Ia mengaku, sudah banyak meninggalkan semua aktivitas dan keluarganya yang ada di Gorontalo.
Ia meninggalkan bisnisnya yang sudah berjalan di Gorontalo demi mewujudkan proses penggandaan uang mahar yang sudah diberikannya ke Padepokan Dimas Kanjeng.
"Siapa yang tidak tergiur, uang dari nilai kecil bisa menjadi nilai besar tanpa harus lelah bekerja. Saya dulu mendengar info ini dari saudara saya di Malang, dan saya tertarik mencobanya," ungkapnya kepada Surya (TRIBUNnews.com Network).

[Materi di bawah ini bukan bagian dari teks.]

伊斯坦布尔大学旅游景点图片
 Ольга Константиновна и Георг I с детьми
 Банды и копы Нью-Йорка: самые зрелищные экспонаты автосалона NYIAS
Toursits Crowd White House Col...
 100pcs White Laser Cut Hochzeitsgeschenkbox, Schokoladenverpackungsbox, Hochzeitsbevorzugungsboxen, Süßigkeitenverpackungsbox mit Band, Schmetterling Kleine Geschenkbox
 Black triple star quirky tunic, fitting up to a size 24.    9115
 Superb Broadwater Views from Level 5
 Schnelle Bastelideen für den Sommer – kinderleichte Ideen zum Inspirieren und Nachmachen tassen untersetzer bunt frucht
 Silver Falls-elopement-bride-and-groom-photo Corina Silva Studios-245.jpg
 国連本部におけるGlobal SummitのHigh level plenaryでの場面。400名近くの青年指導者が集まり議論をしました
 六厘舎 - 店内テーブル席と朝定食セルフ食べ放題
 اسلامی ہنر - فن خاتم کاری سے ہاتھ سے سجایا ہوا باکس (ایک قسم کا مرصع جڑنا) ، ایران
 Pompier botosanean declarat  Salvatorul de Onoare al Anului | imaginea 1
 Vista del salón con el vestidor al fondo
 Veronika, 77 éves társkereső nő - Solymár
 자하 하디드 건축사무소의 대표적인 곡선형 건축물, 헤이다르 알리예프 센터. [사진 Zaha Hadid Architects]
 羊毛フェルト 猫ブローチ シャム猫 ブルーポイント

Berbeda dengan Lukman, Hadi, pria asal Lampung ini juga mengalami hal yang sama.
Ia mengaku sudah mengirimkan mahar ke Padepokan Dimas Kanjeng Taat Pribadi ini.
"Kalau saya sih uang maharnya Rp 5 juta dan dijanjikan akan digandakan menjadi Rp 50 juta tapi menunggu lima tahun. Tahun ini saya waktunya mendapatkan uang itu aslinya," kata pria yang sudah tinggal di padepokan selama lima bulan ini.
Dia mengaku kecewa mendengar bahwa Dimas Kanjeng ditangkap polisi.
Harapan uangnya digandakan itu pun sirna.
Ia mengaku sudah menghapus semua iming-iming yang dijanjikan Dimas Kanjeng saat itu.
"Kalau sekarang saya hanya ingin uang mahar saya kembali. Saya tidak mau berharap aneh-aneh sekarang," tandasnya kepada Surya (TRIBUNnews.com Network).
Informasi yang dihimpun, sistem penggandaan uang di padepokan ini adalah orang datang ke padepokan membawa uang mahar.
Setelah itu, Dimas Kanjeng akan menjanjikan jangka waktu untuk menggandakan waktu.
Minimal tiga tahun dan maksimal lima tahun.